Austria's OMV and Italy's Eni also have stakes in the UAE's ADNOC Refining, which operates three refineries with a total refining capacity of 922,000 b/d. OMV declined to provide its plans for alternative imports and Eni did not respond to a request for comment.

Saudi Aramco has also extended its reach to Northern Europe, where it completed the acquisition of a minority stake in Poland's 210,000 b/d Gdansk-based refinery under a deal with Poland's largest refiner PKN Orlen. At the beginning of 2022, PKN agreed to sell a 30% stake in Grupa Lotos' 210,000 b/d Gdansk plant to Saudi Aramco.

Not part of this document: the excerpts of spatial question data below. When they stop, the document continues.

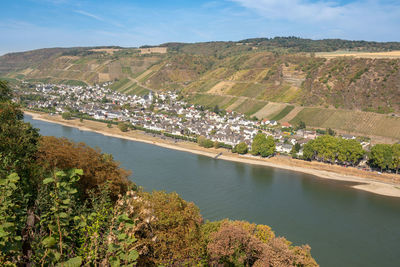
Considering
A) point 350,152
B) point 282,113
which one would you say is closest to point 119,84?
point 282,113

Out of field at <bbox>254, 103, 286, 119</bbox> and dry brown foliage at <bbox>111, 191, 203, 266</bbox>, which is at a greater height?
field at <bbox>254, 103, 286, 119</bbox>

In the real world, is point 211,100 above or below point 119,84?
below

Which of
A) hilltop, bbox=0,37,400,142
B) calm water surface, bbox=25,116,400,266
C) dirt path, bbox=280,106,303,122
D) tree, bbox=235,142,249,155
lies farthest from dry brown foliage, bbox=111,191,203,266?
dirt path, bbox=280,106,303,122

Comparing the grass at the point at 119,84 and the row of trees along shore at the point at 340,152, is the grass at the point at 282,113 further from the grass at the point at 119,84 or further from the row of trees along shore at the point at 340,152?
the grass at the point at 119,84

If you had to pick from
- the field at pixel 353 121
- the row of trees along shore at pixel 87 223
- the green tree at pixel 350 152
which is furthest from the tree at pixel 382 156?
the row of trees along shore at pixel 87 223

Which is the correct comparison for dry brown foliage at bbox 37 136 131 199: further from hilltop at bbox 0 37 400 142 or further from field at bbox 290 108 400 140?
hilltop at bbox 0 37 400 142

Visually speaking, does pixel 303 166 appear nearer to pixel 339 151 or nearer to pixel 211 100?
pixel 339 151

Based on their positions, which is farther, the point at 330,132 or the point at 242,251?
the point at 330,132
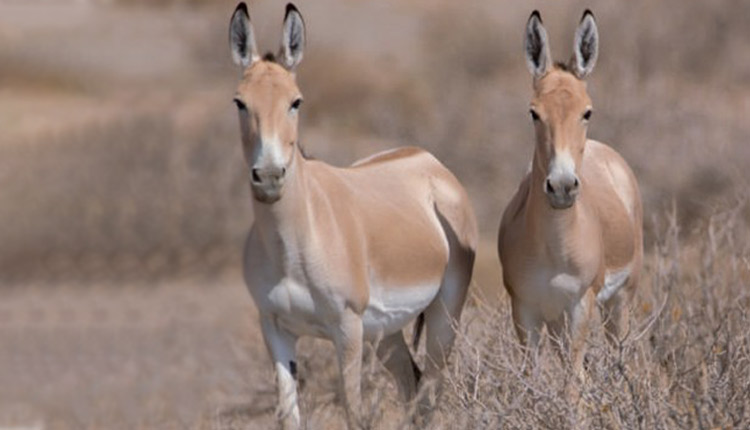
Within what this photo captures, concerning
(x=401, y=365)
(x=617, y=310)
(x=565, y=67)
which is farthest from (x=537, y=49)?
(x=401, y=365)

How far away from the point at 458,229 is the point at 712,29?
16.1 metres

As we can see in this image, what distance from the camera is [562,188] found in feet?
25.4

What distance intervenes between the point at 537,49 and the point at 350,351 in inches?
67.5

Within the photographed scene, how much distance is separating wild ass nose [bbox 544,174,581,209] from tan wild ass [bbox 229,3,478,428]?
2.83ft

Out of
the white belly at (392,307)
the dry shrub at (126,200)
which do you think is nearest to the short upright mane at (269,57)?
the white belly at (392,307)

Market sources said there was still uncertainty over the prices of banned products under the G7's price cap, which is intended to minimize the disruption to the global market while limiting the revenue Moscow can generate from its oil sales.

The EU has proposed a threshold of $100/b for Russian diesel and gasoil and $45/b for other oil products, but negotiations are still ongoing. Any sales above those limits would be subject to sanctions, including the denial of insurance.

"That's the question we are all trying to answer, it's unclear at the moment," a Middle East trader told S&P Global. "Everyone is waiting for the price cap to kick in."

A price cap of $100/b for diesel would equate to roughly $745/mt. Platts, part of S&P Global Commodity Insights, assessed CIF Northwest European diesel cargoes at an average $945.75/mt in January, $200/mt above the anticipated price cap level.

Europe needs to replace some 2 million mt/month of diesel and jet fuel, and India and the Middle East can supply more than half of it, another trader said. Gasoline probably does not make economic sense, however, the trader added.

Most Middle Eastern refiners are unlikely to import Russian crude to process, although they may import Russian products to re-export, according to S&P Global refinery economist Rasool Barouni.

Refineries in the oil producing nations of the Middle East are typically designed to process domestic crude and would see little benefit in paying for the transport of Russian crude. As for refiners in the non-oil producing countries of the region, they may have more flexibility for processing Russian crude, he said.